J’ai quelques amis qui ne me trouvent pas (encore) trop chiante, teigne ou antipathique et qui apprécient, semble-t-il, ma présence (y’a des fous sur terre). On se goupille donc des samedis divers et variés, bouffe (beaucoup trop), alcool (trop peu), ciné, papotte, jeux, rires et délires. Bref de tout et de rien mais des petites choses qui font en sorte que la vie ne soit pas totalement pourrie.

Et quand j’ai pas envie de sortir, juste envie de me vautrer sur mon canapé inconfortable, devant un DVD romantico-pleurnichard, un pot de Haagen Dasz praliné and cream en main, un mouchoir dans l’autre main, à pleurnicher sur mon sort de célibattue (on appelle ça utiliser la technique du copier-coller pour remplir un billet sans se fouler), donc quand j’ai pas envie de bouger, soit chaque samedi (« légumineuse fade » était mon totem aux scouts), je fais des mantras, me motive, me force à passer sous la douche et à tenter de me rendre jolie et bien habillée, je me botte le c… toute la sainte journée, je sors de chez moi à reculons et je pars…m’amuser. Puisqu’il est clair qu’une fois sur place je m’amuse et je ne regrette pas l’abandon du canapé.

De temps en temps (mais de plus en plus rarement), je m’offre un RV sur la page orange, histoire d’avoir des posts délires à vous écrire. Avec le printemps qui revient, je compte m’y remettre.

Mais je parle, je parle, je parle de mes samedis…

Qu’en est-il des vendredis, autres grandes soirées de solitude solitaire à occuper ?

Et bien le vendredi, je me vautre systématiquement sur mon canapé inconfortable, devant un DVD romantico-pleurnichard, un pot de haagen dasz praliné and cream en main, un mouchoir dans l’autre main, à pleurnicher sur mon sort de célibattue (j’adoooore le copier-coller). Et j’aime ça.

27
fév

Record absolu

Ce matin j'ai tenté un record personnel.  J'ai avalé trois médicaments.

 

D'un coup.

 

Vous lisez bien.

 

Pas coup sur coup.

 

D'un coup !

 

Histoire de me préparer au troisième âge (qui arrive à grandes enjambées, je me demande parfois si je n'y suis pas déjà vu mes dépenses médicamenteuses – j'aurai bientôt droit au principe du "maximum à facturer" de ma mutuelle, my God) et son lot de boîtes à pilules divisées en vingt-et-une petites cases (matin midi soir, lundi à dimanche).  Ah ma bonne Dame, l'avenir ne s'annonce pas tout rose, je vous le dis.

 

Bon, j'admets, c'était trois minuscules petites choses rondes, mais tout de même, chuis fière de mon évolution personnelle.

20
fév

1, 2, 3, 4, 5, 6, 7... violette violette

Et voilà, je suis si célèbre maintenant qu’on me cite (qu’on m’oblige) à répondre à des petits questionnaires débilos-rigolos, ça tombe bien j’adore ça…
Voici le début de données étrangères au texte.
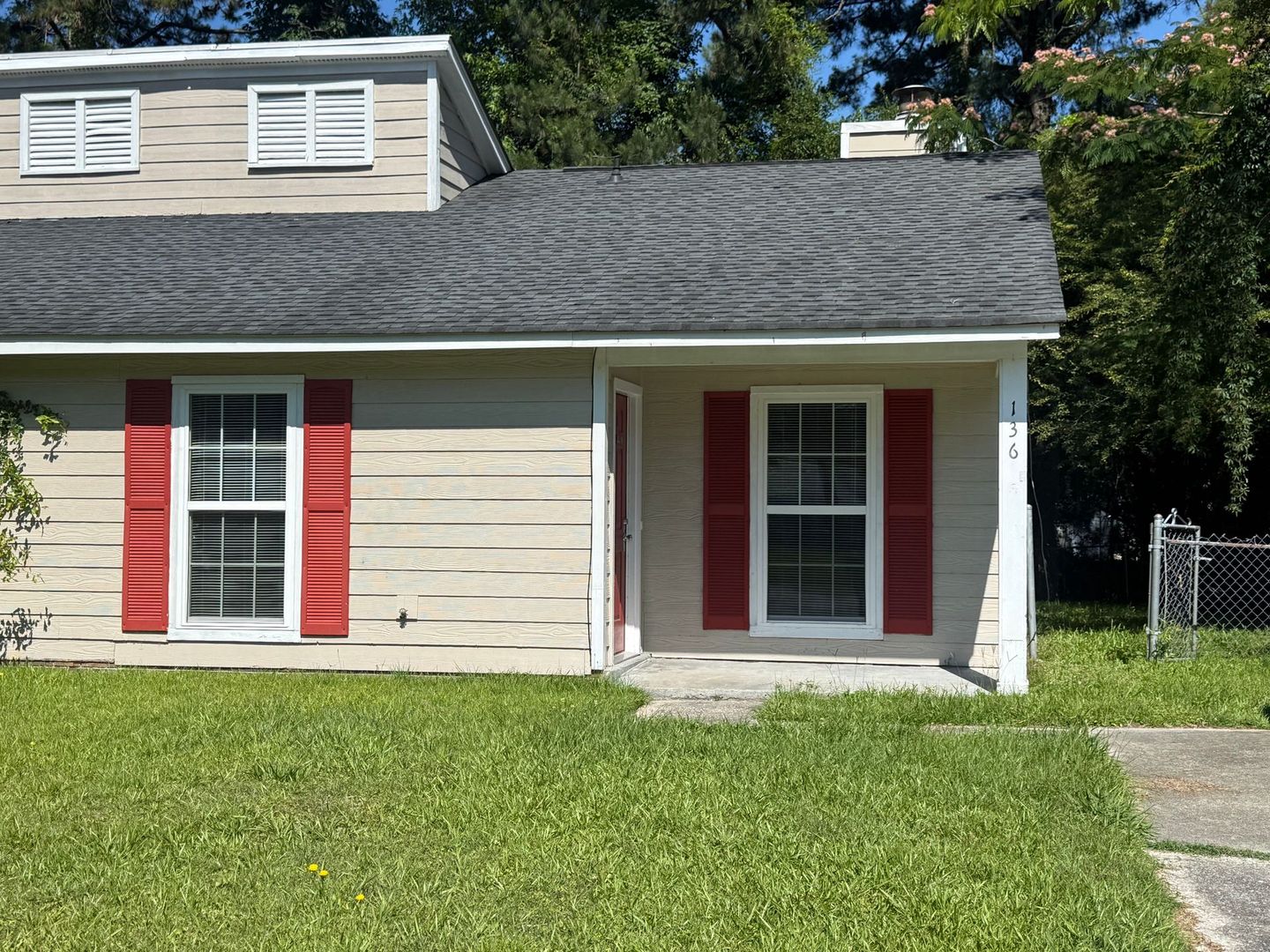 Jacksonville House: 136 Village Court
7 choses à faire avant de mourir : Ecrire un livre, avoir un bébé ou un chat (j’hésite encore), me marier, dire merde à mon boss, voir le dernier épisode de toutes les séries que j’aime (je ne peux me résoudre à mourir sans savoir tout tout tout…), me faire tatouer, aimer, aimer, aimer

7 choses que vous faites bien : Raconter mes drames amoureux (et faire rire aux larmes), ne rien faire, décorer chez moi (et c’est pas moi qui le dit), mon boulot, résumer les douze saisons de Sous le Soleil, mettre au four les pizzas docteur oetkers, glander dans mon bain un Flair à la main

7 choses que vous ne savez/voulez pas faire : Jouer du piano, cuisiner, écrire des poèmes (je vous l’ai prouvé), me priver de gras et sucré, faire confiance, jeter ma TV, devenir une fée du logis (j’ai le virus de la bordélite, c’est incurable)
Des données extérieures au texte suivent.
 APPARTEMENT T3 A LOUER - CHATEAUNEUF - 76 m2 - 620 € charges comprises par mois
7 choses qui vous attirent chez un homme : Les yeux, l’humour, le romantisme non exacerbé, le sourire, le dynamisme (le côté homme), la capacité de glandage profond (surtout le dimanche), l’ouverture d’esprit

7 choses que vous dites souvent : « ….. bonjour » (le baratin qu’on sort au bureau quand on décroche), Olivier Strelli, « ma coucouille » (mais je vous dirai pas à qui) et un tas de gros mots que la morale chrétienne réprouve

7 personnes à qui vous refilez le bébé : Boulu, Lolo, Céli si elle passe par là, Vidalinda à son retour, Vénus, et j’ai plus d’idée.